In Songcharoen v. Plastic & Hand Surgery Associates, the district court denied cross-motions for summary judgment about the meaning of a contract and had a trial as to the terms it believed to be ambiguous. No. 13-60315 (April 2, 2014, unpublished). Even though both matters present a common issue of law, because “the ‘evidence’ presented at pretrial may well be different from the evidence presented at trial,” the Court reviewed the issue through review of the denial for judgment as a matter of law. The Court reminded: “because Rule 50 motions for judgment as a matter of law are not required following a bench trial, reviewing a district court’s denial of summary judgment is appropriate following a bench trial.” (citing Black v. J.I. Case Co., 22 F.3d 568, 570 (5th Cir. 1994), and Becker v. Tidewater, Inc., 586 F.3d 358, 365-66 n.4 (5th Cir. 2009)).
The defendant in Advanced Nano Coatings, Inc. v. Hanafin “entered into an employment agreement with [plaintiff] in which [defendant] agreed to devote 100% of his professional time and effort to [plaintiff] or its subsidiary . . . .” No. 13-20109 (Feb. 19, 2014, unpublished). “The district court . . . found that Hanafin breached his fiduciary obligations . . . a finding Hanafin does not dispute on appeal.” Quoting ERI Consulting Engineers v. Swinnea, 318 S.W.3d 867, 872 (Tex. 2010), the Fifth Circuit noted that under Texas law, “if the fiduciary . . . acquires any interest adverse to his principal, without a full disclosure, it is a betrayal of his trust and a breach of confidence, and he must account to his principal for all he has received.” The Court then held: “Accordingly, [defendant’s] breach of fiduciary duties obligates him to repay everything he gained by virtue of his position, including payments for his salary and any expenses he may have incurred.”

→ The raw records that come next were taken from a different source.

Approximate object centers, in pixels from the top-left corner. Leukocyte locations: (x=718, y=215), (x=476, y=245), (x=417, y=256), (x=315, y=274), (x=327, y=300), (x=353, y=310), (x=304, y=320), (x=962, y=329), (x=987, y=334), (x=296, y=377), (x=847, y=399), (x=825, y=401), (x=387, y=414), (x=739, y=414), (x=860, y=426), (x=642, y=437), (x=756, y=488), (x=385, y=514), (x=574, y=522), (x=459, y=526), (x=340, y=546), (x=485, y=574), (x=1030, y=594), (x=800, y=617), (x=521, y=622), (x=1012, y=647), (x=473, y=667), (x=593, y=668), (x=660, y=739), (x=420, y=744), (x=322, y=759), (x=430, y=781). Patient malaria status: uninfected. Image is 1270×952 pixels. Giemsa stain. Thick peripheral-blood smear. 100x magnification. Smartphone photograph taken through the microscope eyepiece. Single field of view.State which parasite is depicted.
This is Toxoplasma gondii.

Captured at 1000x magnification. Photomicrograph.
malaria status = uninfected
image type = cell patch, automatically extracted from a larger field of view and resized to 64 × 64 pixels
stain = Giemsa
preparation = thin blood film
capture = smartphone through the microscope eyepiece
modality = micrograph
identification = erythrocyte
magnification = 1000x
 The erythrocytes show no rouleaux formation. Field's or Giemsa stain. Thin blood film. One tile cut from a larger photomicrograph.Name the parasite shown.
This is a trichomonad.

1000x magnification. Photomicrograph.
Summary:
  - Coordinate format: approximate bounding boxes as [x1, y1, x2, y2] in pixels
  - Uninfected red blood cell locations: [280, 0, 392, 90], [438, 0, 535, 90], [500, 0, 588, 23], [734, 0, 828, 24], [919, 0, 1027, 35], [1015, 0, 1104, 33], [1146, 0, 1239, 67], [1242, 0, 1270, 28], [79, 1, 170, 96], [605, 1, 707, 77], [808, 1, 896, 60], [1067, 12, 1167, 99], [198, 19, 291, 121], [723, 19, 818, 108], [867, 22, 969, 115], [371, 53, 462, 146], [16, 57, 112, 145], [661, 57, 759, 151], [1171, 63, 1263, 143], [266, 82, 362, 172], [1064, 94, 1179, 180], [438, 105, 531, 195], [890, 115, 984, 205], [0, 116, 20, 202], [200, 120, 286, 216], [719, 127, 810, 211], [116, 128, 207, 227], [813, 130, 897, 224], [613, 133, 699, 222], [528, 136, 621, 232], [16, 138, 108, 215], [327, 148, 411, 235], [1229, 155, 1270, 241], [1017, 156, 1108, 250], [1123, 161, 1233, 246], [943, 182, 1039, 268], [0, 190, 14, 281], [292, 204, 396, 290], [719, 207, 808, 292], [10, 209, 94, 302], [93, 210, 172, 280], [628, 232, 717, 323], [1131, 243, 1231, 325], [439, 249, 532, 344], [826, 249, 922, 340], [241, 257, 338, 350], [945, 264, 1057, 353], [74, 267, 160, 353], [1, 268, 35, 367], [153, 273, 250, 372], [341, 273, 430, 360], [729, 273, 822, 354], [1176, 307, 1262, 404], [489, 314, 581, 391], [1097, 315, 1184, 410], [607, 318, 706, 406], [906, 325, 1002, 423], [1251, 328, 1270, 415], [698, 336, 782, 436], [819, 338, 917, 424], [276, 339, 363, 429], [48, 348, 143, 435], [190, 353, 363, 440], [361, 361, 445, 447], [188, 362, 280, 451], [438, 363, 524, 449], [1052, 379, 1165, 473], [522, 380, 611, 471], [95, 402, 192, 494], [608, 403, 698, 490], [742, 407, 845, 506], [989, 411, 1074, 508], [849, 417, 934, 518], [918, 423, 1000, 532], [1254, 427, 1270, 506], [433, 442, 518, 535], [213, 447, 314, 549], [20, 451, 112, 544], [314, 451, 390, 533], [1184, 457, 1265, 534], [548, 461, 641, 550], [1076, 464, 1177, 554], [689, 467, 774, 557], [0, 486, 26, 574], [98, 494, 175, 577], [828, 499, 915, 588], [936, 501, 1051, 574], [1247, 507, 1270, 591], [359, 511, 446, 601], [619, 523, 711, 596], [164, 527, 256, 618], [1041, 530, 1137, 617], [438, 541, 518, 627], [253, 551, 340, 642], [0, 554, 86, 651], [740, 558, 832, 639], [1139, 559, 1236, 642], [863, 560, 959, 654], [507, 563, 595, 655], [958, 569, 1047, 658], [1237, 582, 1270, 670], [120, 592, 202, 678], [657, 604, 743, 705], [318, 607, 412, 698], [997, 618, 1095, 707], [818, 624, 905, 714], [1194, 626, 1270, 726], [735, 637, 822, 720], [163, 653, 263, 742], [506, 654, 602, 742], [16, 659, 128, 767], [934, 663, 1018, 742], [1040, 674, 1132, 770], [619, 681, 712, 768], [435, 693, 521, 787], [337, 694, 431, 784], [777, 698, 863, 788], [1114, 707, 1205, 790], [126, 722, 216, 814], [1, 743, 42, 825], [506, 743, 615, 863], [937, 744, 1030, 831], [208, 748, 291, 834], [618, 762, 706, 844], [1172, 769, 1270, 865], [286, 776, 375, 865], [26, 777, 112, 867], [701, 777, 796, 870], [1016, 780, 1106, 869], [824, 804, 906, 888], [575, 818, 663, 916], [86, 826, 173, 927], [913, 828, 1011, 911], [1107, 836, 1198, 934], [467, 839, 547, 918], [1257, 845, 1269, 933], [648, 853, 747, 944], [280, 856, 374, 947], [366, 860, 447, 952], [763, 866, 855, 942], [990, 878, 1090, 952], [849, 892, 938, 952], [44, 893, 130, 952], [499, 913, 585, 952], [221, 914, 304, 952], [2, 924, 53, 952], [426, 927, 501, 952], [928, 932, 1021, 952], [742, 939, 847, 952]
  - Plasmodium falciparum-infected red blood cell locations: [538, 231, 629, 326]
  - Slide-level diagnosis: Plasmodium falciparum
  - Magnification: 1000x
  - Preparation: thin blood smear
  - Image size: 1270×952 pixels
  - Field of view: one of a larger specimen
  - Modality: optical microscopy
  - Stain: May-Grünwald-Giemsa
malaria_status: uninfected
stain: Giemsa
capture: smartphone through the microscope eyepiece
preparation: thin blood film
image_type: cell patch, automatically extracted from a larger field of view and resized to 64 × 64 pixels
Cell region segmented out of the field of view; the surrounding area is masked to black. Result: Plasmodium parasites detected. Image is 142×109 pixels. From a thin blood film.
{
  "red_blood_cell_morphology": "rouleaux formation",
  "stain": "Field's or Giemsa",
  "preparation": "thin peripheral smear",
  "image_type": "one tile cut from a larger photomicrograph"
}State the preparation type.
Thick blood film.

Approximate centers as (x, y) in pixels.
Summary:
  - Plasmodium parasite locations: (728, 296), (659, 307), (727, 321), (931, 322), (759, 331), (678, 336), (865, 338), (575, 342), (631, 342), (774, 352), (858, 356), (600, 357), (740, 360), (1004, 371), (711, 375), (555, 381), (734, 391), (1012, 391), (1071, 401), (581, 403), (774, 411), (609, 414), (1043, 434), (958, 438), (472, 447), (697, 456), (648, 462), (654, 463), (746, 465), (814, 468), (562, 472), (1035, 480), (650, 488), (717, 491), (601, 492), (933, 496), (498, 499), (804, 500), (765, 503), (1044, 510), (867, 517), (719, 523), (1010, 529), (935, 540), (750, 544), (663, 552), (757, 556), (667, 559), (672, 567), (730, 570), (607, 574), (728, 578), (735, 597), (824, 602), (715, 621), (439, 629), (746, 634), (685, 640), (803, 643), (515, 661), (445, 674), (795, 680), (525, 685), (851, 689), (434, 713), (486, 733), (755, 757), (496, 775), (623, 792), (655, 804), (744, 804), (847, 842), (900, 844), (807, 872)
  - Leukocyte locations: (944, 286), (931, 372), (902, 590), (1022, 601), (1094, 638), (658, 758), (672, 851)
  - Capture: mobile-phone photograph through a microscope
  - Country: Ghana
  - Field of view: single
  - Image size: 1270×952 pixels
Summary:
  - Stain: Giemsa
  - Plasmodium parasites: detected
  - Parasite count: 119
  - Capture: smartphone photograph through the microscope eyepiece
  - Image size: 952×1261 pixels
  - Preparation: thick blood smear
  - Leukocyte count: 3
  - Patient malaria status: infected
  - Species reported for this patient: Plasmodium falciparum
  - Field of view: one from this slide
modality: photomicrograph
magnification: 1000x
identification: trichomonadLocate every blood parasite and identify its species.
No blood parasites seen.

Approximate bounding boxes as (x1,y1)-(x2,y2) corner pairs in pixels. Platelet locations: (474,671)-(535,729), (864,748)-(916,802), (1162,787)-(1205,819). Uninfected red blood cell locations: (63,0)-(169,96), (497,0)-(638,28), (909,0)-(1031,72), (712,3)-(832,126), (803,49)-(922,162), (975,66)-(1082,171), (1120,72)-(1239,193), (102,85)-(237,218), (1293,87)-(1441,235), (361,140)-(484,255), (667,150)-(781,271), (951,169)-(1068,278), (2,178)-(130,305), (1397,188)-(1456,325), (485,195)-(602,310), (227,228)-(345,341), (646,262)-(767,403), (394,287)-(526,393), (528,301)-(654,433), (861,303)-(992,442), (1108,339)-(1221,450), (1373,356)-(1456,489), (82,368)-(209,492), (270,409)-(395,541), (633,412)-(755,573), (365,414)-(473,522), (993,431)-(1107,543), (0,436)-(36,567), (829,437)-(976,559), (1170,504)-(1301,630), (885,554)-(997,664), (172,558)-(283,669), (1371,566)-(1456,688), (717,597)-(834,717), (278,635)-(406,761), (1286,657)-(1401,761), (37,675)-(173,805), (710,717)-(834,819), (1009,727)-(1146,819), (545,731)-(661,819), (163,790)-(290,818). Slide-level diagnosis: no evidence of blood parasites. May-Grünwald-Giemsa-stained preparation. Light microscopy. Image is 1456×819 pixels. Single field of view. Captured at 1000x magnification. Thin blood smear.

A restaurant showed the pay-per-view broadcast of a boxing championship without the approval of the holder of the licensing rights. J&J Sports Productions, Inc. v. Mandell Family Ventures, LLC, No. 13-10485 (May 2, 2014). The licensor sued the restaurant under the Federal Communication Act, and the district court granted summary judgment to the licensor for $350 in statutory damages and $26,730.30 in attorneys fees. The Fifth Circuit reversed, reviewing two issues. First, as to the licensor’s claim under section 553 of the Act, the Court found a fact issue as to whether the restaurant had been “specifically authorized . . . by a cable operator” to make the showing, which would bring the restaurant within a statutory safe harbor. The Court reviewed affidavit testimony of the cable company that at least showed “the Defendants did not steal, intercept, or obtain the broadcast under false pretenses.” Second, the Court rejected a claim based on section 605 of the Act, finding it limited to radio communications only (thereby siding with the Third Circuit in a split with the Seventh about the applicability of that section to cable television).
The Fifth Circuit released a slightly revised opinion in Excel Willowbrook LLC v. JP Morgan Chase Bank, No. 12-20367 (revised April 24, 2014), a dispute about the FDIC’s rights upon assigning the assets of a failed bank. Of particular interest is the new footnote 34, which observes: “[T]he continued vitality of prudential ‘standing’ is now uncertain in the wake of the Supreme Court’s recent decision in Lexmark International, Inc. v. Static Control Components, Inc., 134 S. Ct. 1377 (2014). See id. at 1388 (‘[A] court . . . cannot limit a cause of action . . . merely because “prudence” dictates.’).”
1. The Fifth Circuit vacated its panel opinion in Sawyer v. duPont to certify two questions to the Texas Supreme Court — paraphrased slightly, they were (1) whether an at-will employee can sue for fraud for loss of employment, and (2) whether a 60-day “cancellation-upon-notice” collective bargaining agreement would change a “no” answer to (1). The Texas Supreme Court has now answered those questions: “no” as to the basic question about a fraud claim arising from at-will employment, and “in the situation presented, no” to the second question about the effect of the CBA. “The Employees argue that it would contravene public policy to allow an employer to benefit from its duplicity, but public policy is not better served by allowing contracting parties to circumvent their agreement.” No. 12-0626 (Tex. April 25, 2014). (The Fifth Circuit formally adopted that reasoning and affirmed on June 11, 2014).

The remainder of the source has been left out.